O meu discurso na sessão solene do 25 de Abril de 2014, na
Assembleia Municipal de Seia
Vir aqui falar, impõe-se desde logo perguntar, que sentido
faz vir aqui a este púlpito discursar, em sessão solene, sobre a revolução do
25 de abril ocorrida há 40 anos? Que consequências e de que adiantará fazê-lo?
Falaremos para nós em efémera passagem, sem resultados palpáveis e pronto?
Passados 40 anos de uma revolução ocorrida no nosso país,
interrogamo-nos sobre o peso das palavras em discursos comemorativos e
perguntamo-nos se vale a pena. Passados estes anos e porque a alma não é nem
deve ser pequena, vamos pelas palavras e não desistimos, pelo menos em acção
simbólica, sublinhando a importância do acto e do facto.
Passados 40 anos continuamos a falar de abril e a fazer
discursos, não para cumprir calendário, mas para continuar a manter viva a
chama dos propósitos que tiraram o país da ditadura. Para repetir as vezes que
forem necessárias, tanto os termos como as frases do dicionário próprio de
abril. Porque as memórias não se apagam e porque através delas seguimos novos
rumos, cumprimos abril, sempre que discursamos, sempre que lembramos. E se é
verdade que as palavras não mudam a realidade, também é verdade que nos ajudam
a pensar, a conversar e a tomar consciência e a consciência pode ajudar a mudar
a realidade.

• _Exercício curto_: Prolonga o discurso sobre o 25 de Abril a partir da última frase apresentada. O material não desempenha aqui qualquer papel.

• _Registos de dados_:

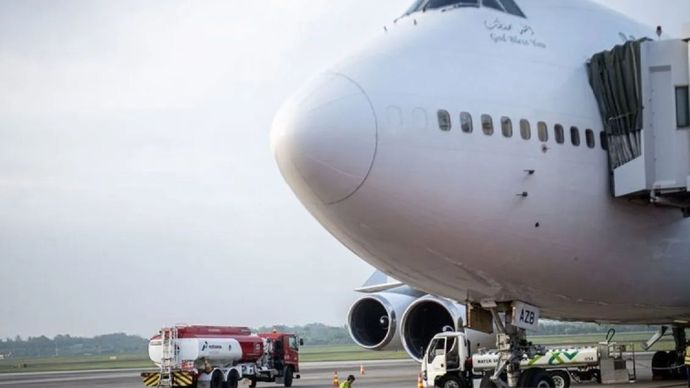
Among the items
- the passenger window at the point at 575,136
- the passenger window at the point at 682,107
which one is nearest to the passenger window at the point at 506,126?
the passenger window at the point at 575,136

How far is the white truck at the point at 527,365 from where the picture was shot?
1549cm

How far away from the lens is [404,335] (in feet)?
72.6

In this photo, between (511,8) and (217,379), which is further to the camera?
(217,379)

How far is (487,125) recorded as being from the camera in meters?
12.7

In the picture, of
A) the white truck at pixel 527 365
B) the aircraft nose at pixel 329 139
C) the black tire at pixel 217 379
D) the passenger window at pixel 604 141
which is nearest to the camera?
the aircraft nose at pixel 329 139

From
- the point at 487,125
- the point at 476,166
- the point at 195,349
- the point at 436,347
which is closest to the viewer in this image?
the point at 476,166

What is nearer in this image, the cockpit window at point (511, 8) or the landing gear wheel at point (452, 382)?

---

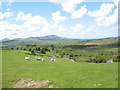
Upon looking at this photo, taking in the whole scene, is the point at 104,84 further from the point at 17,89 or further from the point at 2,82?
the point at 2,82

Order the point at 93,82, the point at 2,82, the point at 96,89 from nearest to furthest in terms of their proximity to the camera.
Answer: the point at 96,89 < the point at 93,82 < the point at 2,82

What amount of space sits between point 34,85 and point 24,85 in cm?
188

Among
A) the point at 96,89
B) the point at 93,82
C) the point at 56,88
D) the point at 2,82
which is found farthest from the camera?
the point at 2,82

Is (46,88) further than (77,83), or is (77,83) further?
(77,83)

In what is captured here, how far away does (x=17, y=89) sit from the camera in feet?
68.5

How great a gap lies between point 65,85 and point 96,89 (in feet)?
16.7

• _Resultado esperado_:
Por isso, permitam-me que oriente a minha intervenção pela
consciência critica que em primeiro lugar nos deve nortear, no sentido de
ajudarmos a construir um novo país. Permitam-me então que comece pela raíz,
pelos mais novos, pelas crianças e jovens, para quem tudo isto é estranho, para
quem estas comemorações podem ter significado.
Permitam-me que fale daqui para todos, como quem fala para
crianças e jovens e ao contar a história breve da profunda transformação que se
operou a partir de 1974, ajude a entender a história recente do país.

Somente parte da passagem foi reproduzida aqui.